### Текст рецензии ###

Ольга Кучкина. Философ и девка. Пять маленьких романов о любви. - М.: Евразия+, 2005, 432 с.
Герои Ольги Кучкиной барахтаются в вязкой засасывающей массе, в чем-то очень тягучем и инертном. Но прежде, чем они увязают окончательно, у них достаточно времени поразмыслить над прилипчивыми вопросами, диалектикой любви, свободы и рабства.
"Девка" - просторечное выражение, не свойственное литературной речи, подчеркивается зеленой волной редактором "Word". Но в названии нет никакого противопоставления. Философия, как известно, заканчивается, когда герой заглядывает в глаза какой-нибудь┘ девке и осознает, что "не надо никакого сосредоточения за письменным столом, вообще никакого насильственного сосредоточения ни на чем, нигде┘".
В своей книге Кучкина говорит об эмпатии - перенесении на себя того, что происходит с другими. Только эмпатия эта очень женская, несмотря на мужской пол повествователя. Это женская любовь к мелочам, всему сопутствующему и необязательному, верность старому, как литература, заблуждению: "Если бы люди умели быть более внимательными, они сумели бы отыскать во всякой жизни, не только в великой, строгие закономерности, рифмы, повторы и вывести конец из начала".
Каким нерастраченным запасом идеализма нужно обладать, чтобы написать такое: "Мир был по уши заполнен любовью, даже мир восьми-девятилетних, что уж говорить о тридцати-сорока- и так далее"? И как это можно читать без хронического голода на утопию и идиллию?

### Исходные данные ###

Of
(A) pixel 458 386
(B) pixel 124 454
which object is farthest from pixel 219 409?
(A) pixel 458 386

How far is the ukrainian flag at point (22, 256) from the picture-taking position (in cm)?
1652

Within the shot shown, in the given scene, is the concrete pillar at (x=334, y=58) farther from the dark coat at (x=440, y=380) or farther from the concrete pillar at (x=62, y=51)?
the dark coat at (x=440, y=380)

###

Ваше задание — Выпишите из рецензии на книгу Ольги Кучкиной отрывок от слов «Ольга Кучкина. Философ» до слов «свободы и рабства.». Опирайтесь только на рецензию.

Ответ ниже —
Ольга Кучкина. Философ и девка. Пять маленьких романов о любви. - М.: Евразия+, 2005, 432 с.
Герои Ольги Кучкиной барахтаются в вязкой засасывающей массе, в чем-то очень тягучем и инертном. Но прежде, чем они увязают окончательно, у них достаточно времени поразмыслить над прилипчивыми вопросами, диалектикой любви, свободы и рабства.